Zafar Anjum | Oct. 29, 2013
In a quick interview in Las Vegas, Zafar Anjum asks Matt Quinn, Tibco’s CTO, about the company’s approach to big data, mobility, cloud, and R&D.

"So you set an agenda and then they just follow?"

"I try to do more than just set an agenda," he clarifies. "Because otherwise I just become an empty suite. I will give you an example. Earlier this year, we launched Cloud Bus. Cloud Bus came about because we believed that cloud computing was becoming very very important and so the agenda was very simple. The agenda was -we are going to pivot to the cloud. We are going to find products and services within our portfolio that makes most sense to move to the cloud. There was a whole bunch of different kinds of things that we looked at. Then we said we are going to do Cloud Bus first, and so it was myself and my team working with the engineers to build the cloud because if the first one is successful, it becomes a template for others to follow."

He further clarifies his views about taking the lead in driving innovation. "It does not mean you do everything," he says.
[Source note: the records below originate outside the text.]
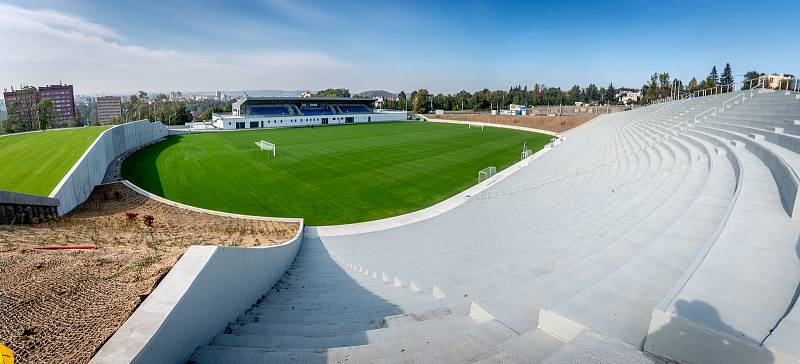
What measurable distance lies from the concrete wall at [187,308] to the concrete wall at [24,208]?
10.6 m

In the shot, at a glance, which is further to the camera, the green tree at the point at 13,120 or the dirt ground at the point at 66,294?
the green tree at the point at 13,120

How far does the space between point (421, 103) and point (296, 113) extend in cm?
5115

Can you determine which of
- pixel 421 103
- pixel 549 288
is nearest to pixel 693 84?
pixel 421 103

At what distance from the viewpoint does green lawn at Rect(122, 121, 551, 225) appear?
68.5ft

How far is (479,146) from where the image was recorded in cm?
4625

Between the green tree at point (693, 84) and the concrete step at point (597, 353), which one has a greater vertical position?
the green tree at point (693, 84)

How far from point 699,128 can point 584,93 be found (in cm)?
16752

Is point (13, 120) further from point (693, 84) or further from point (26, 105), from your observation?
point (693, 84)

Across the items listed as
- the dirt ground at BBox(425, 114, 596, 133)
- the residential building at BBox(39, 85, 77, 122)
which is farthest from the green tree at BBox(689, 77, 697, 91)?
the residential building at BBox(39, 85, 77, 122)

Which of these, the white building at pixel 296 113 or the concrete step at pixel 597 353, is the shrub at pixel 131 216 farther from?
the white building at pixel 296 113

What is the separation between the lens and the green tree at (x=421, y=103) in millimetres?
123262

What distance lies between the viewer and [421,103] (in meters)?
126

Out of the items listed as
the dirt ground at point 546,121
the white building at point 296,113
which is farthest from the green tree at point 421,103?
the dirt ground at point 546,121

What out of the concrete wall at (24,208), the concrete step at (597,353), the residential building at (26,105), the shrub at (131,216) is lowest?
the shrub at (131,216)
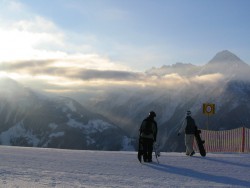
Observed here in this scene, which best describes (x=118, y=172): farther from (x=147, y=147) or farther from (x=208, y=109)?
(x=208, y=109)

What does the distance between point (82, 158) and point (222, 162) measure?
17.1 ft

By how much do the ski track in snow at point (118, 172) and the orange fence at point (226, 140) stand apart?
754 centimetres

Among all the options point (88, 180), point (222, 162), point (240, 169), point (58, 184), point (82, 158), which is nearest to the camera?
point (58, 184)

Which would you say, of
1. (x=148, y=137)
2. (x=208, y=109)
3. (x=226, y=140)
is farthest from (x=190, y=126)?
(x=226, y=140)

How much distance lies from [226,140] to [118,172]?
47.8 ft

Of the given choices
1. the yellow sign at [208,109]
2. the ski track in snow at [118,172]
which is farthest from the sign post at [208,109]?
the ski track in snow at [118,172]

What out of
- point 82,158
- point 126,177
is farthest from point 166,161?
point 126,177

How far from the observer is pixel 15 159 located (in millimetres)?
17438

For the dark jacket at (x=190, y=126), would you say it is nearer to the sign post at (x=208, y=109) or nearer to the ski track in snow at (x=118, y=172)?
the ski track in snow at (x=118, y=172)

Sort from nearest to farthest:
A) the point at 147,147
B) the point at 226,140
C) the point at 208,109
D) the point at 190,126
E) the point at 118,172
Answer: the point at 118,172 → the point at 147,147 → the point at 190,126 → the point at 226,140 → the point at 208,109

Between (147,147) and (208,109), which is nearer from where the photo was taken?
(147,147)

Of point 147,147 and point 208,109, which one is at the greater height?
point 208,109

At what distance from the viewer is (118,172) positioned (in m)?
14.0

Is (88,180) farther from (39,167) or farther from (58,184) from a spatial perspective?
(39,167)
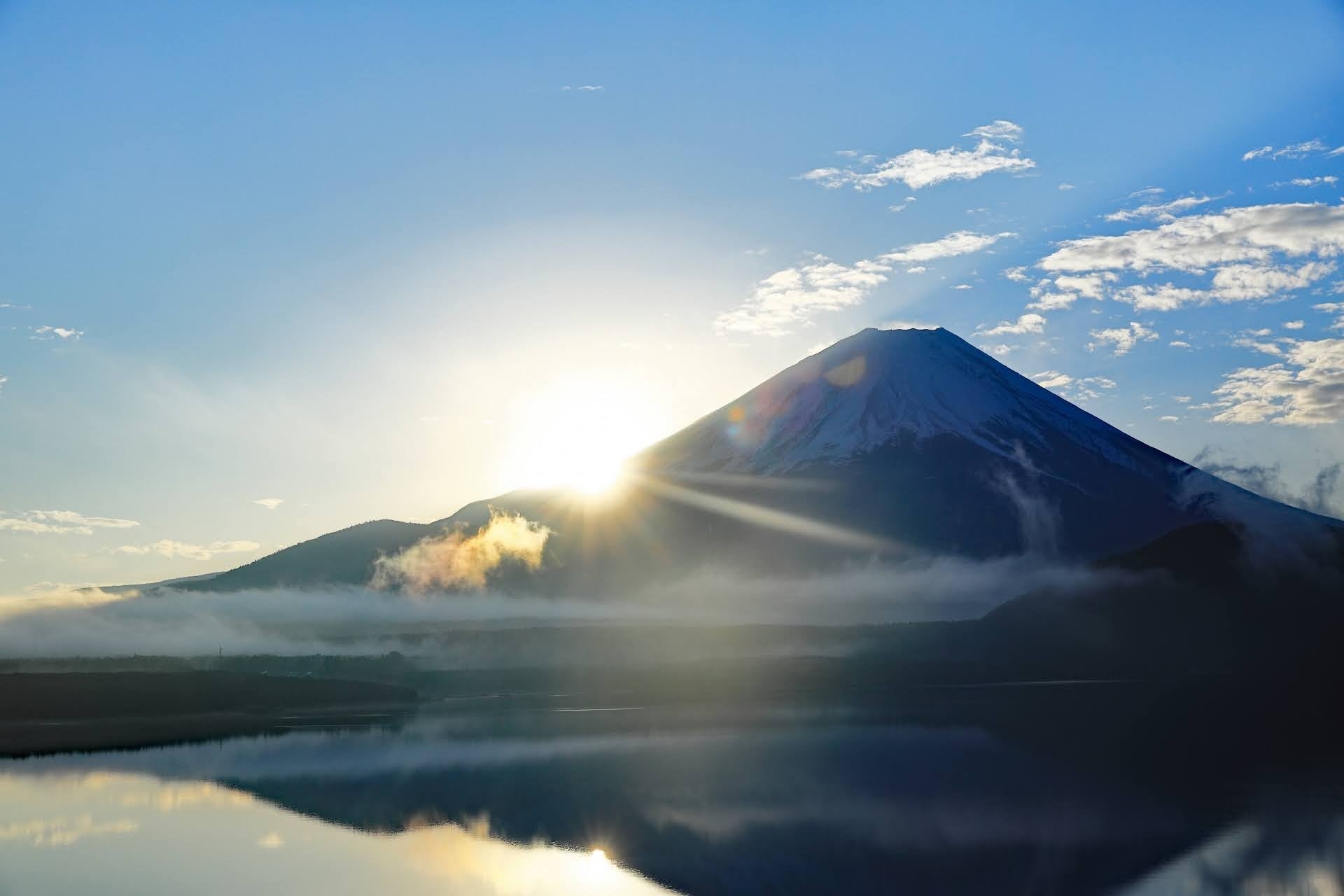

He gives an example of moving a rock-let's say that's the task at hand. "What it means is that you are the first one to the damn rock. It is a lot easier to direct traffic when everything is moving than when everything is at a standstill."

He likes the last line, and laughs at it. It is catchy, kind of a quotable quote.

The public relations person reminds us that it is time to end the interview. Perhaps one last question? Yes. I appreciate the leeway and ask him one last question: on automation. I ask him, going forward how do you see technology departments in enterprises evolving? Will they shrink? Will they be totally gone?

"This to me is a little bit back to the future moment," he says. "When I started in Tibco 16 years ago, one of the things I saw was that in financial services, the capital markets had huge amount of IT and corporate IT relatively wasn't as big. So everybody was putting in a lot of money into the front office. Over time more of the budget moved to the corporate IT. If I look outside of that I see the same thing. About the same time the app vendors started to consolidate. With software as a service we are going back to that model because these SaaS applications are so focused I think the balance of power is shifting a little bit. It also means that the citizen developers are also becoming much more important."

I find the answer a little bit hazy. Perhaps we need further probing but time is up and Quinn has to go back to the stage to complete the set up for the next day.

I thank him and walk out of the hall.